What is HDCP?
High-Bandwidth Digital Content Protection (HDCP) is a copy protection technology designed to prevent transmission of illegal High Definition content. You will need an HDCP capable monitor/video card in order to watch 1980x1080 high-definition HD-DVD/Blu-ray media.
What are the requirements for watching Hi-Definition content?
- "HDCP Enabled" graphics card
- Monitor supporting HDCP
- Blu-ray/HD-DVD drive and media
- Software Player that supports HDCP content
- DVI/HDMI monitor connection
Glossary
As you read about HD DVD and Blu-ray movie playback on PCs, you'll come across many acronyms describing new technologies and standards. We've provided a glossary of some of the most common terms.
AACS
The Advanced Access Content System (AACS) is a copy protection standard use with HD DVD and Blu-ray discs delivering movie content.
Blu-ray Disc
Blu-ray is a new high-definition video disc standard that offers up to six times the visual detail of traditional DVDs.

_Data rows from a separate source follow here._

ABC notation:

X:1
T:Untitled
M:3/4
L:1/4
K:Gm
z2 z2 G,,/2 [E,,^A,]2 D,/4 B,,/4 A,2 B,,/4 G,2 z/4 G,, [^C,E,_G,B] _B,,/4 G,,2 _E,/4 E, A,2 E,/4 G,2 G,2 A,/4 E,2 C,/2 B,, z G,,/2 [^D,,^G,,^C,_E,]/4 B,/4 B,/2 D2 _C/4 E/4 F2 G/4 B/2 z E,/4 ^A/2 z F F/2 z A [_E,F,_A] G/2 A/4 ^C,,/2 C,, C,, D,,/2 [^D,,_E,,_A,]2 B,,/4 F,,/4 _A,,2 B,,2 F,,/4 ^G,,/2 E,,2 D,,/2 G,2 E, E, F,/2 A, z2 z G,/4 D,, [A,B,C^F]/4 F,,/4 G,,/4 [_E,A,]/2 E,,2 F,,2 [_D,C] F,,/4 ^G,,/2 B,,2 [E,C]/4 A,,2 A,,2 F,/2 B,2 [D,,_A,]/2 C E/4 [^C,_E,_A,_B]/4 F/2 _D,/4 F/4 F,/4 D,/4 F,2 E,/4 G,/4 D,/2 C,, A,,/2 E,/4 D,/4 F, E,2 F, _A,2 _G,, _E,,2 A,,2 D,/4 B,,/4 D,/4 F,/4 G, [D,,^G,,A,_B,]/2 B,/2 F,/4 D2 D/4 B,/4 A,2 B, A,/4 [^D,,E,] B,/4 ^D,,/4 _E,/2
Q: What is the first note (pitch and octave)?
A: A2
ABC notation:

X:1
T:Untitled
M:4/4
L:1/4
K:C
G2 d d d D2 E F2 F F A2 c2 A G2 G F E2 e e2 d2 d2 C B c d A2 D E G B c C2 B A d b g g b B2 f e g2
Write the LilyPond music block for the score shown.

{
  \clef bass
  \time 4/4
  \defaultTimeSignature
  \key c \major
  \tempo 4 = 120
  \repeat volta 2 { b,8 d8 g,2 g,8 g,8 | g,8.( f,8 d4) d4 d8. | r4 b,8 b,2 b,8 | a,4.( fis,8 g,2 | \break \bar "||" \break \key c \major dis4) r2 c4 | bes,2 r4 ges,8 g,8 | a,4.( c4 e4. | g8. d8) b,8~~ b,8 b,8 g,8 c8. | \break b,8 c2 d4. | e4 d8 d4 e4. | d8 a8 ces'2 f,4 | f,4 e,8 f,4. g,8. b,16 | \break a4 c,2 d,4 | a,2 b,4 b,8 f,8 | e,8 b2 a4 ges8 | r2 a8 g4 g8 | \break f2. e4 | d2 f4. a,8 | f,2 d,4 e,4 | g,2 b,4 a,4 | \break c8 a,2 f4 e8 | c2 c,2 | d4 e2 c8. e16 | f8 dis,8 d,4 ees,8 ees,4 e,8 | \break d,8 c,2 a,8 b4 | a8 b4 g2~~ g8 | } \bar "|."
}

Blu-ray discs can hold up to 25GB on a single-layer disc and 50GB on a dual-layer disc. This extra capacity combined with the use of advanced video and audio codecs offers consumers an amazing HD experience.
DVI
Digital Visual Interface (DVI) is a video interface standard designed to maximize the visual quality of digital display devices such as flat panel LCD computer displays and digital projectors.
H.264
H.264, also known as MPEG-4 AVC (Advanced Video Coding), is a video compression standard that offers significantly greater compression than its predecessors. It is one of the 3 CODECs that can be used by the Hollywood studios when authoring Blu-ray and HD DVD movies.
HDCP
High-Bandwidth Digital Content Protection (HDCP) is a form of copy protection technology designed to prevent transmission of non-encrypted high-definition content as it travels across DVI or HDMI digital connections.
HD DVD
HD DVD is a new high definition video disc standard that delivers up to six times the image quality of standard DVD movies. HD DVD promises a major advancement over video discs in the same way that HDTVs deliver superior image detail over standard TV.
HDMI
High Definition Multimedia Interface (HDMI) is a new interface standard for consumer electronics devices that combines HDCP-protected digital video and audio into a single, consumer-friendly connector.
ICT
Image constraint token (ICT) is a software-based flag within Advanced Access Copy System (AACS) copy protection that would automatically reduce the quality of the image produced by a high-definition video disc player to 540 lines of vertical resolution, when the player is connected to an analog display.
VC-1
VC-1 is a video codec based on Windows Media Video Version 9. Both HD DVD and Blu-ray Disc have adopted
VC-1 as a codec, meaning all video playback devices will be capable of decoding and playing video-content compressed using VC-1. VC-1 minimizes the complexity of decoding high-definition content through improved intermediate stage processing and more robust transforms. As a result, VC-1 decodes HD video twice as fast as H.264, while offering two to three times better compression than MPEG-2.